--- start ---

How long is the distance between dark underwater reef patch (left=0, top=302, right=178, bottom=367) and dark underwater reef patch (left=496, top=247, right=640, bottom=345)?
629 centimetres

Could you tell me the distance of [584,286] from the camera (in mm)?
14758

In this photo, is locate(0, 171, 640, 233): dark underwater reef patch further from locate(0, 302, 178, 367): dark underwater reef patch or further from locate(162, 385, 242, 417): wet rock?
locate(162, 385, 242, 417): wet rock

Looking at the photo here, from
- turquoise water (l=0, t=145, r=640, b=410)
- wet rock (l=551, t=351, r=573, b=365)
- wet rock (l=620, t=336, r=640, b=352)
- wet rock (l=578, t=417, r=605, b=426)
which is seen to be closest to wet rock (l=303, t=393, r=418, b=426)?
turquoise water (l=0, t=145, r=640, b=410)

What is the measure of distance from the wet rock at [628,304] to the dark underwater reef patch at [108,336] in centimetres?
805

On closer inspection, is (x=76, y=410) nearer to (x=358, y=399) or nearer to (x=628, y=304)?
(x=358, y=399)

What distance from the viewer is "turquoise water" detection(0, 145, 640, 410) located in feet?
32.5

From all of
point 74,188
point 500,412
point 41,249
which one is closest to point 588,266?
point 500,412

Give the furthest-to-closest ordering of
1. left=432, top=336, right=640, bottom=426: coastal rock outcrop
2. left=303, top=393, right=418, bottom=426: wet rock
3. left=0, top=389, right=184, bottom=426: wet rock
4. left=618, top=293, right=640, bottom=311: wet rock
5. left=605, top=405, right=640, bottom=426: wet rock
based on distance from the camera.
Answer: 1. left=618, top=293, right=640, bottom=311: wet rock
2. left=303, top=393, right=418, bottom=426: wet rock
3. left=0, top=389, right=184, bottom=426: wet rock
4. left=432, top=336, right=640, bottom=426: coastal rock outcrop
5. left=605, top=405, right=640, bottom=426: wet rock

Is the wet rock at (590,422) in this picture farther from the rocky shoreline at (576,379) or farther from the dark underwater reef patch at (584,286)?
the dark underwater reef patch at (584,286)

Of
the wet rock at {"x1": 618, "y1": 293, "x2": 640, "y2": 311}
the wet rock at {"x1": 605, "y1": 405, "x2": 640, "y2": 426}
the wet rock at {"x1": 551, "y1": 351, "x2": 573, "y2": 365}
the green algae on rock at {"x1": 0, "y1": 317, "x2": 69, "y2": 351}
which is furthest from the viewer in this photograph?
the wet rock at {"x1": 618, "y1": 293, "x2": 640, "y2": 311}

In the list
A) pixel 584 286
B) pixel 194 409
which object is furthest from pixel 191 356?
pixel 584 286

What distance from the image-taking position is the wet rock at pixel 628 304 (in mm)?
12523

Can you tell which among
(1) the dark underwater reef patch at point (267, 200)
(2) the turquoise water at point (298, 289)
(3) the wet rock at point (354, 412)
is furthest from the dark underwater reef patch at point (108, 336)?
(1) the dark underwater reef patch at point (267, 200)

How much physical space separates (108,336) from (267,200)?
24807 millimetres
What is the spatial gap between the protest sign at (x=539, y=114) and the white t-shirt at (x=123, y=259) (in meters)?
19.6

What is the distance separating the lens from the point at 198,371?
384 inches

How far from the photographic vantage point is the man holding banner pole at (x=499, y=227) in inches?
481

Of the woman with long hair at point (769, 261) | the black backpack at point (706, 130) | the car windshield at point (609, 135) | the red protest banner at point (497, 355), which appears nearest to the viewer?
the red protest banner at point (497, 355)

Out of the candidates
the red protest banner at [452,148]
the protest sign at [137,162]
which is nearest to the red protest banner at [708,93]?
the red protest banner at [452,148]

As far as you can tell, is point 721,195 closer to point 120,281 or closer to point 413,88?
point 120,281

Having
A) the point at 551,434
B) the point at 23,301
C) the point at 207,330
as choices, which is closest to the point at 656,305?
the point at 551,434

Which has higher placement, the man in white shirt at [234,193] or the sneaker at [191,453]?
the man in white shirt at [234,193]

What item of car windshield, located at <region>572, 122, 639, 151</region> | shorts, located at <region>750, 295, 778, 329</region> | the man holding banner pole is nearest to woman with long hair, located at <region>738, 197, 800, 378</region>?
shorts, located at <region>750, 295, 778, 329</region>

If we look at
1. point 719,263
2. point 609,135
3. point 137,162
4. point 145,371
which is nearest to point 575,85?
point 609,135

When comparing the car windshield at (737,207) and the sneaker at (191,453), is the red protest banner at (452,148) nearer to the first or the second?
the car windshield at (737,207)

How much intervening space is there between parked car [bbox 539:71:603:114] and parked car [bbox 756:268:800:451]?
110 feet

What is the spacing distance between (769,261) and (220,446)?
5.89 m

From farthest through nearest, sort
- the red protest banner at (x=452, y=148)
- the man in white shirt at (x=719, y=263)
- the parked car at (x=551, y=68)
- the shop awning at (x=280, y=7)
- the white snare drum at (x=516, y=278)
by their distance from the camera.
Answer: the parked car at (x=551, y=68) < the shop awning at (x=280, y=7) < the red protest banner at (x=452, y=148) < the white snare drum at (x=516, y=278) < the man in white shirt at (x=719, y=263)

--- end ---

# Required work:
Extract every line from the one with "What is the spacing" down to the final line above, both included, exactly as written.

# Full response:
What is the spacing distance between (769,261) and (220,446)?
5.89 m

From farthest through nearest, sort
- the red protest banner at (x=452, y=148)
- the man in white shirt at (x=719, y=263)
- the parked car at (x=551, y=68)
- the shop awning at (x=280, y=7)
- the white snare drum at (x=516, y=278)
by their distance from the camera.
Answer: the parked car at (x=551, y=68) < the shop awning at (x=280, y=7) < the red protest banner at (x=452, y=148) < the white snare drum at (x=516, y=278) < the man in white shirt at (x=719, y=263)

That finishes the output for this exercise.